Dataset entries:

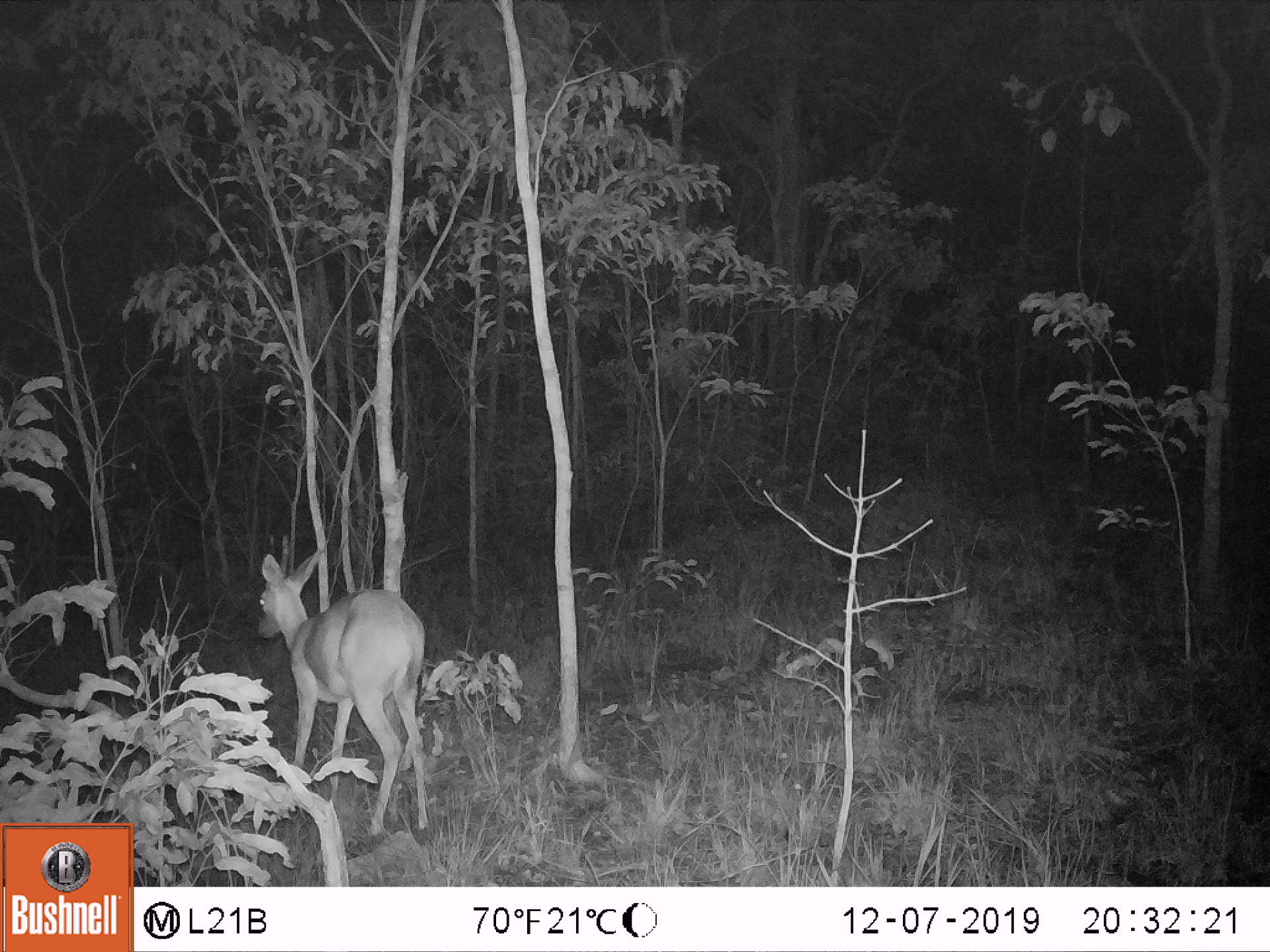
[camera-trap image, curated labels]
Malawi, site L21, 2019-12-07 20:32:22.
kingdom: Animalia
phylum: Chordata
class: Mammalia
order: Artiodactyla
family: Bovidae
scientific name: Antilopinae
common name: small antelope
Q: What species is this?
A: Small antelope (Antilopinae).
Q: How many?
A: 1.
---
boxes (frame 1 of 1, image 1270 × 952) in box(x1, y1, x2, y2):
small antelope: box(249, 545, 432, 831)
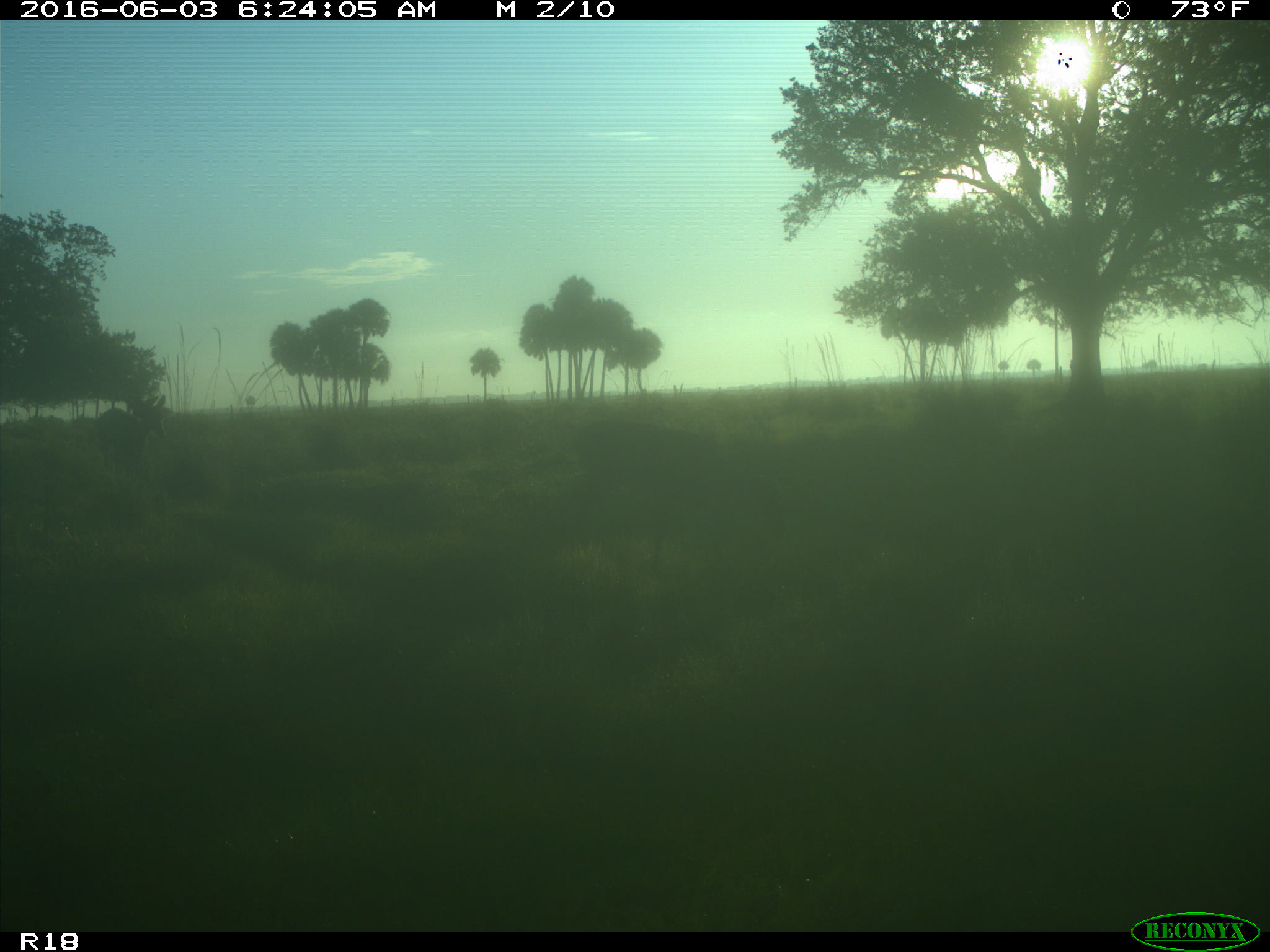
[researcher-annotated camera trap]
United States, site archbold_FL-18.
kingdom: Animalia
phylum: Chordata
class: Mammalia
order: Artiodactyla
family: Cervidae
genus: Odocoileus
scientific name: Odocoileus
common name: deer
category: unidentified deer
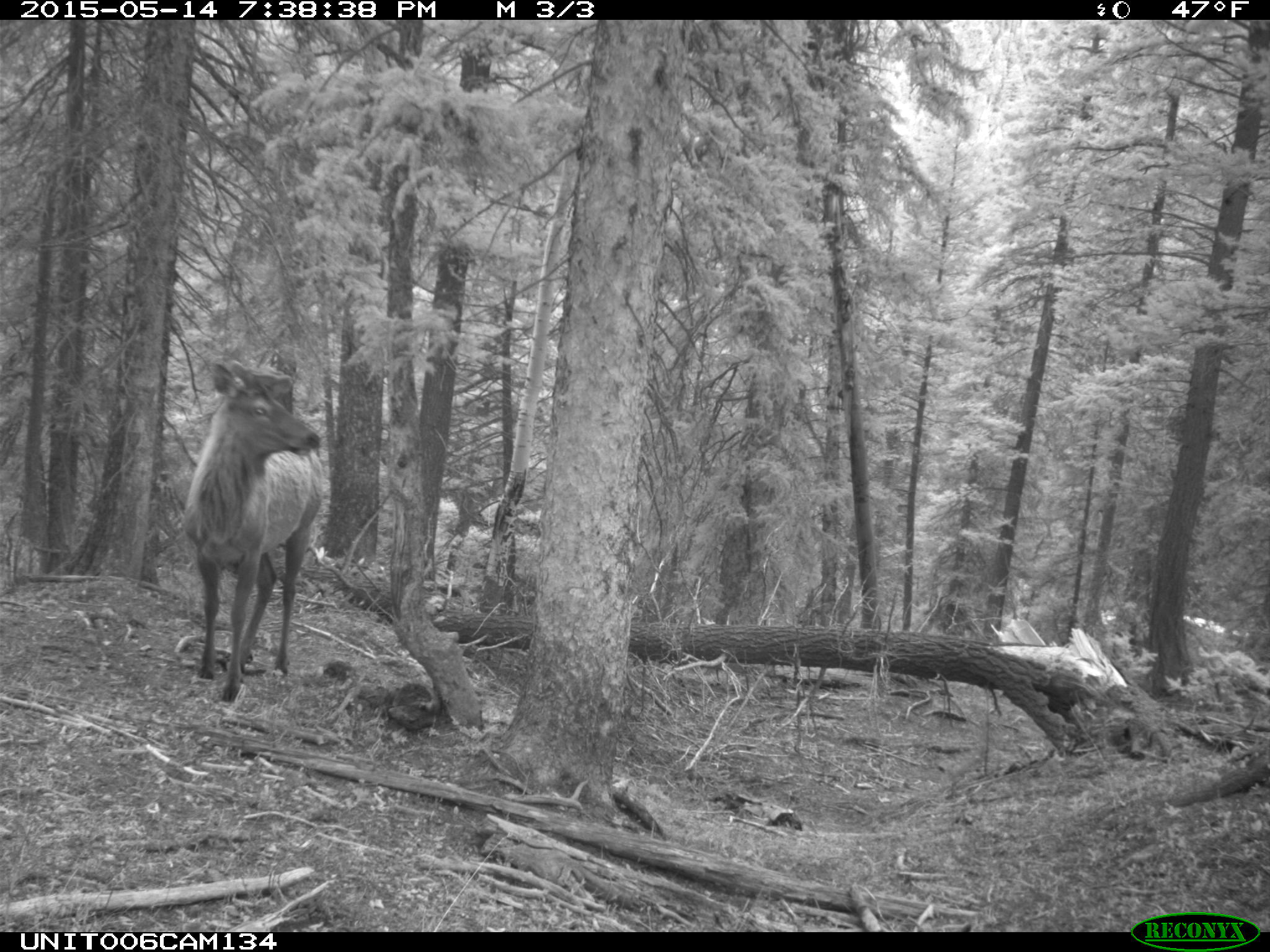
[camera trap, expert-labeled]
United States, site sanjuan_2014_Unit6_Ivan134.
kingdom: Animalia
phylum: Chordata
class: Mammalia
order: Artiodactyla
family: Cervidae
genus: Cervus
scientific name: Cervus elaphus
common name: red deer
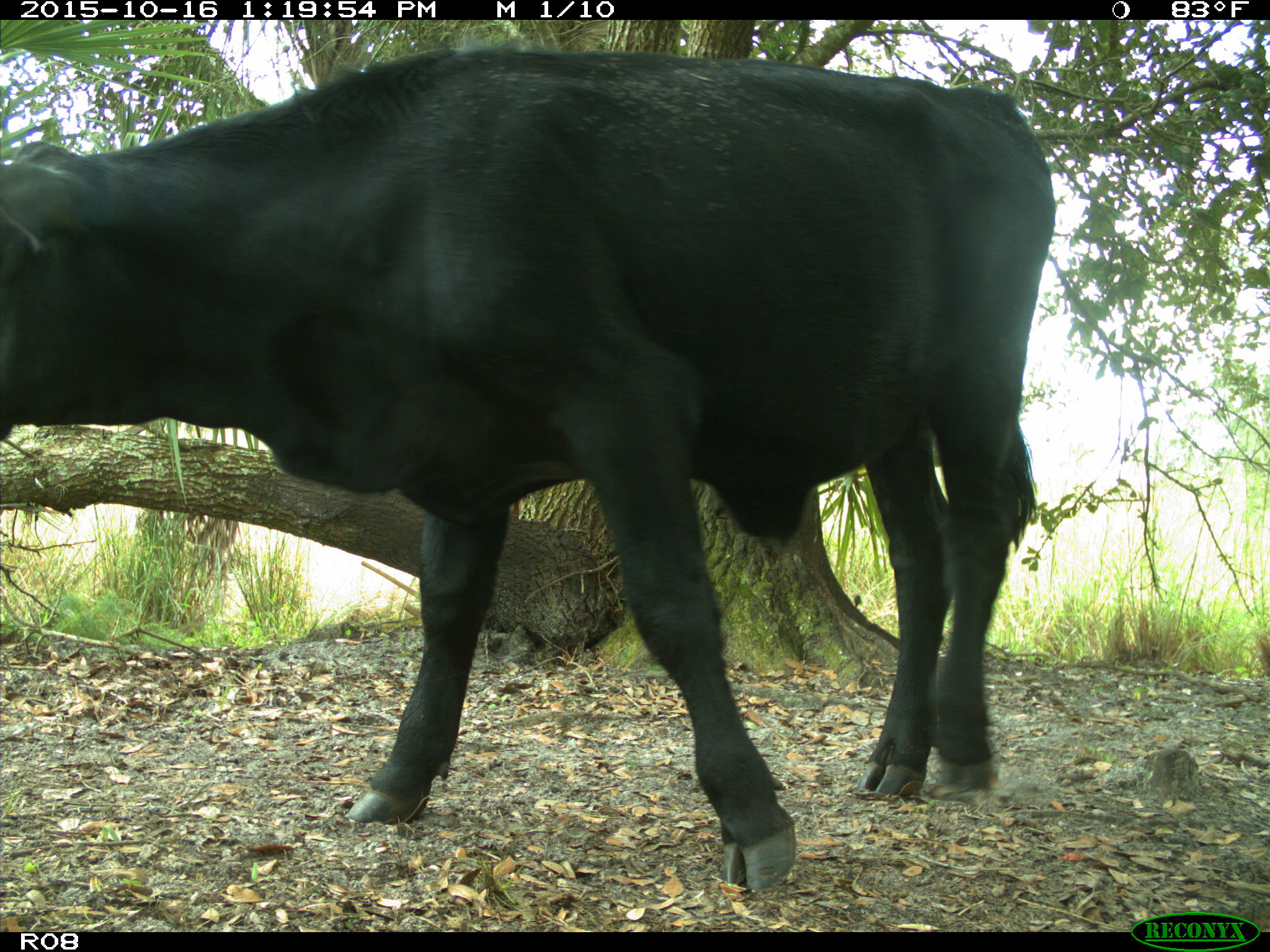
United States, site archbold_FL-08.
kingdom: Animalia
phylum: Chordata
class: Mammalia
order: Artiodactyla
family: Bovidae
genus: Bos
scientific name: Bos taurus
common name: domestic cow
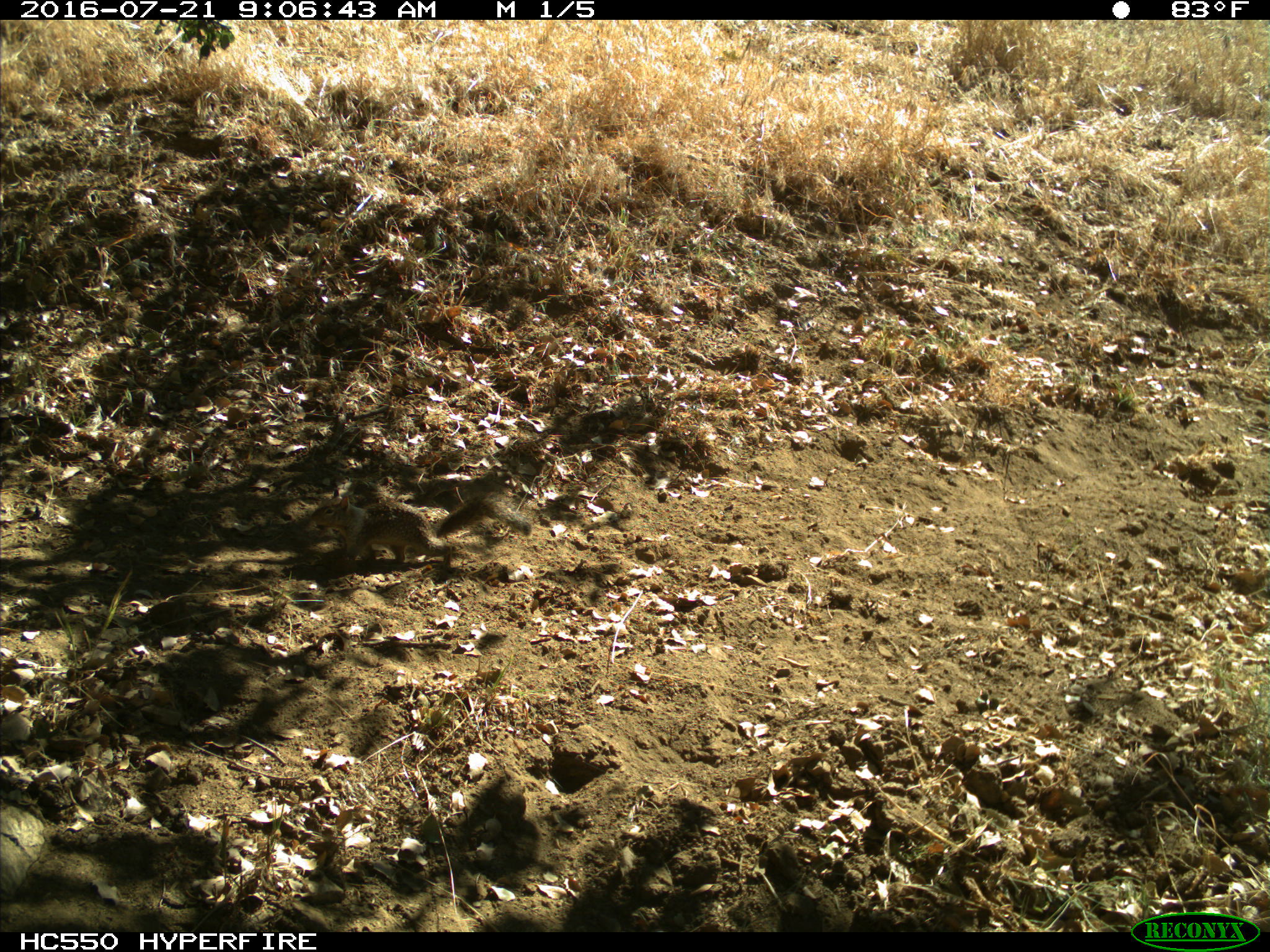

HOW TO COMPLETE THIS TASK: Quote every record above exactly, leaving out the pictures.

OUTPUT FOR THIS EXERCISE:
[camera-trap image, curated labels]
Malawi, site L21, 2019-12-07 20:32:22.
kingdom: Animalia
phylum: Chordata
class: Mammalia
order: Artiodactyla
family: Bovidae
scientific name: Antilopinae
common name: small antelope
Q: What species is this?
A: Small antelope (Antilopinae).
Q: How many?
A: 1.
---
boxes (frame 1 of 1, image 1270 × 952) in box(x1, y1, x2, y2):
small antelope: box(249, 545, 432, 831)
[researcher-annotated camera trap]
United States, site archbold_FL-18.
kingdom: Animalia
phylum: Chordata
class: Mammalia
order: Artiodactyla
family: Cervidae
genus: Odocoileus
scientific name: Odocoileus
common name: deer
category: unidentified deer
[camera trap, expert-labeled]
United States, site sanjuan_2014_Unit6_Ivan134.
kingdom: Animalia
phylum: Chordata
class: Mammalia
order: Artiodactyla
family: Cervidae
genus: Cervus
scientific name: Cervus elaphus
common name: red deer
United States, site archbold_FL-08.
kingdom: Animalia
phylum: Chordata
class: Mammalia
order: Artiodactyla
family: Bovidae
genus: Bos
scientific name: Bos taurus
common name: domestic cow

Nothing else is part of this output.